The new brewery for Littleconnell, which received planning clearance today from the appeals board, is expected to significantly increase employment in the Kildare region by creating up to 1,000 jobs during the project’s 20-month building phase and a further 70 jobs after it opens for business.

The new plant will brew lagers and ales, such as Rockshore, Harp, Hop House 13, Smithwick’s, Kilkenny, and Carlsberg, and it will be operational for 365 days a year.

Diageo said in a statement today that it plans to start building on the project “in early 2024.”

According to a Diageo representative, Diageo is pleased that An Bord Pleanála approved planning for Ireland’s first purpose-built, carbon-neutral brewery, located in Kildare.

“Diageo’s €200 million investment in Ireland will help our beer brands grow while achieving our goals of being net zero by 2030,” the spokesperson stated.

“This project has significant benefits, and we anticipate starting work in early 2024.”

Planning permission for the project was granted by Kildare County Council back in March, but the brewery plan was put on hold when John Callaghan, the man at the center of RTÉ’s investigation into claims of payoffs to objectors in the planning system, appealed the decision through his Sustainability 2050 entity.
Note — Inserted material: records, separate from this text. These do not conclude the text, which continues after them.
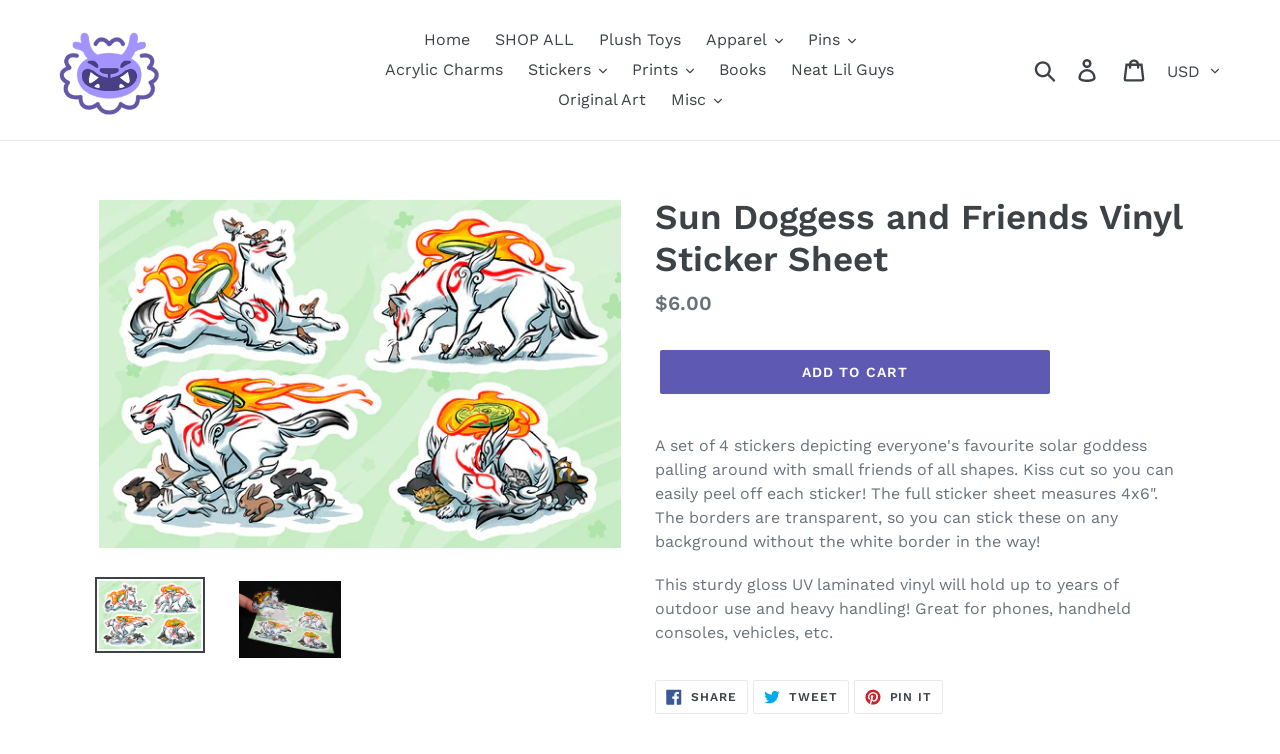

--- FILE ---
content_type: application/x-javascript
request_url: https://app.sealsubscriptions.com/shopify/public/status/shop/shopmamath.myshopify.com.js?1769115886
body_size: -295
content:
var sealsubscriptions_settings_updated=1637163648;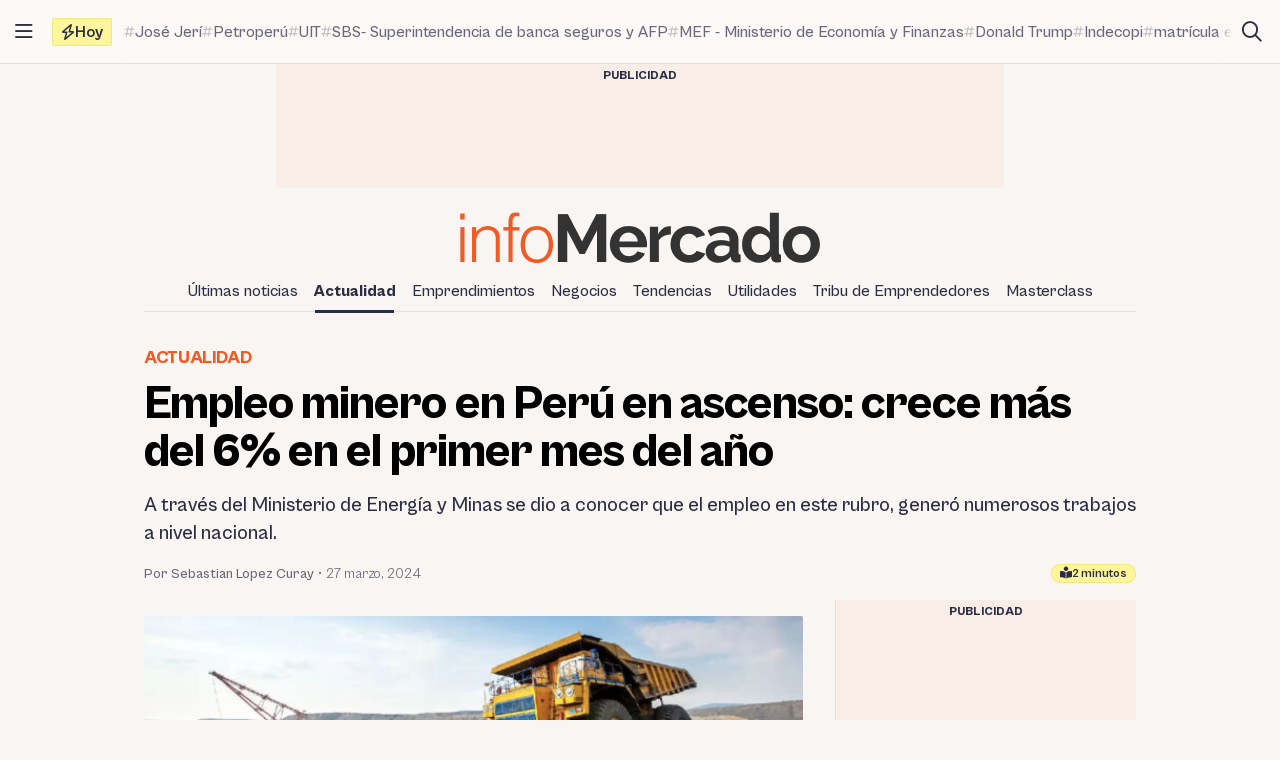

--- FILE ---
content_type: text/html; charset=utf-8
request_url: https://www.google.com/recaptcha/api2/aframe
body_size: 267
content:
<!DOCTYPE HTML><html><head><meta http-equiv="content-type" content="text/html; charset=UTF-8"></head><body><script nonce="GvpHnYecfTu6GZzKDzNmrg">/** Anti-fraud and anti-abuse applications only. See google.com/recaptcha */ try{var clients={'sodar':'https://pagead2.googlesyndication.com/pagead/sodar?'};window.addEventListener("message",function(a){try{if(a.source===window.parent){var b=JSON.parse(a.data);var c=clients[b['id']];if(c){var d=document.createElement('img');d.src=c+b['params']+'&rc='+(localStorage.getItem("rc::a")?sessionStorage.getItem("rc::b"):"");window.document.body.appendChild(d);sessionStorage.setItem("rc::e",parseInt(sessionStorage.getItem("rc::e")||0)+1);localStorage.setItem("rc::h",'1769393401892');}}}catch(b){}});window.parent.postMessage("_grecaptcha_ready", "*");}catch(b){}</script></body></html>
John Lynch from Athy, County Kildare also filed a separate appeal with the appeals board.
On November 23, Callaghan dropped his appeal. Last week, he reaffirmed that no money was requested or given in exchange for the withdrawal of his appeal.

Callaghan stated in an interview that he never met with Diageo or anyone on their behalf on the Sustainability 2050 appeal related to the brewing development.
As previously stated, “we have not had contact of any kind with the individuals behind Sustainability 2050 either directly or indirectly,” a Diageo representative said this last week.

The John Lynch appeal kept the appeal “live.”

Due to the backlog of cases it is currently handling, An Bord Pleanála has twice postponed making a decision about the appeal.

Diageo issued a warning in September, saying that more delays would “jeopardize the rationale for this €200 million investment in Ireland” and that the project is time-sensitive.

East of a Lidl Distribution Center, in the IDA Newbridge Business and Technology Park, sits a 21.36-hectare plot of land where the brewery will be constructed.

The brand-new brewery will use the most recent process technologies to reduce overall energy and water use, and it will run entirely on renewable energy.

St. James’s Gate will be able to enhance Guinness production to satisfy demand worldwide as the lager and ale manufacturing is moved to the new plant.

Lynch of Cloney, Athy, claimed in his appeal that, for environmental reasons, the Littleconnell project should be scrapped and developed in Athy instead.

Lynch expressed his desire to strongly object to the proposed brewery at Littleconnell on behalf of all the world’s grandchildren and unborn children in the wombs of expectant mothers in the first line of his first objection filed with the Council.

Lynch declared that Athy “would win out by miles from a financial point of view” if there was ever a competition in this nation for a future brewery site of this magnitude.